On March 8, 2011, in a hearing before the Subcommittee on Energy of the House Committee on Energy and Commerce, Democratic Congressmen presented five eminent academic climatologists who defended the scientific consensus that global warming is largely the result of human activities like the burning of fossil fuels. Republican Congressmen presented two witnesses who said that the reasons for global warming were unclear. On March 10 the Act advanced out of the subcommittee on a voice vote. On March 15 the Act advanced out of the House Committee on Energy and Commerce on a 34 to 19 vote. All Republican committee members voted in favor, along with three Democrats: John Barrow (D–12th GA), Jim Matheson (D–2nd UT), and Mike Ross (D–4th AR).

On March 30 the Congressional Budget Office (CBO) released a cost estimate that said “enacting this legislation would save $57 million in 2012 and about $250 million over the 2012-2016 period, assuming that appropriations in those years were reduced accordingly.” This savings is calculated by taking into consideration the amount of money spent by the EPA in its effort to regulate GHG emissions. However, “Republicans on the committee's Energy and Power Subcommittee argued that trying to limit carbon emissions would cost US businesses $300-400 billion/year and discourage hiring of new employees.”
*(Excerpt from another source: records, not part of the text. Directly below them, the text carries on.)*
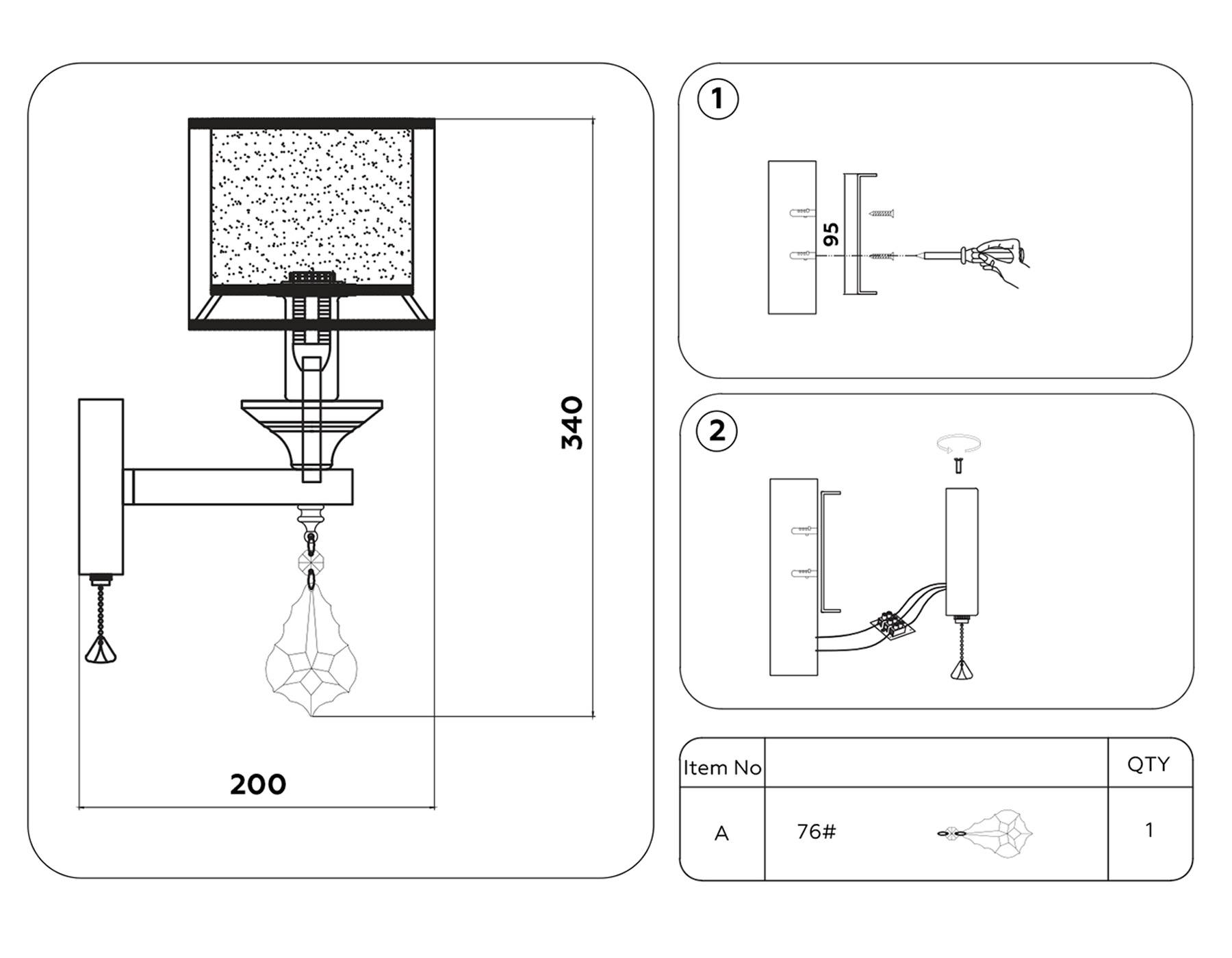 340

200

1

95

2

| Item No | | QTY |
|---|---|---|
| A | 76# | 1 |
In response to this, Lisa P. Jackson, the acting Administrator for the EPA, argued that the EPA's implementation of the Clean Air Act has stimulated the US environmental technologies industry has led to an increase in revenue. "In 2008, that industry generated nearly $300 billion in revenue and $44 billion in exports.” She continued on saying, “Yesterday, the University of Massachusetts and Ceres released an analysis finding that two of the updated CAA standards EPA is preparing to establish … will create nearly 1.5 million jobs over the next 5 years." She also brought attention to the effects that the CAA has on society by stating, "in 2010 alone, EPA's implementation of the CAA saved more than 160,000 US lives, avoided more than 100,000 hospital visits; prevented millions of cases of respiratory illness, including bronchitis and asthma; enhanced US productivity by preventing millions of lost workdays; and kept US children healthy and in school." Supplementing this, on March 1, 2011, the EPA released a report that estimated, “…the direct benefits from the 1990 Clean Air Act Amendments are estimated to reach almost $2 trillion for the year 2020, a figure that dwarfs the direct costs of implementation ($65 billion).” The saving reported here are mainly due to the estimated reduction of early deaths caused by pollution. These findings are based upon already observed trends.

On April 5 US President Barack Obama said he would veto any bill that prevented the EPA from regulating greenhouse gases.

On April 6 in House floor debate Upton summarized his intentions for introducing this bill saying, "The only environmental impact may be to ship our jobs to countries with no environmental protections at all, so, ... at the end of the day the EPA climate regime is all economic pain and no environmental gain." Henry Waxman (D–4th CA), Ranking Member in the House Committee on Energy and Commerce said "...climate change is real. It is caused by pollution, and it is a serious threat to our health and welfare. We need to confront these realities, not put our heads in the sands." On April 7, 2011, the bill passed the House by a vote of 255 to 172. No Republican opposed it; 19 Democrats supported it. The next day it was received by the Senate and referred to the Committee on Environment and Public Works. The bill died with the ending of the two-year Congressional session, in January 2013.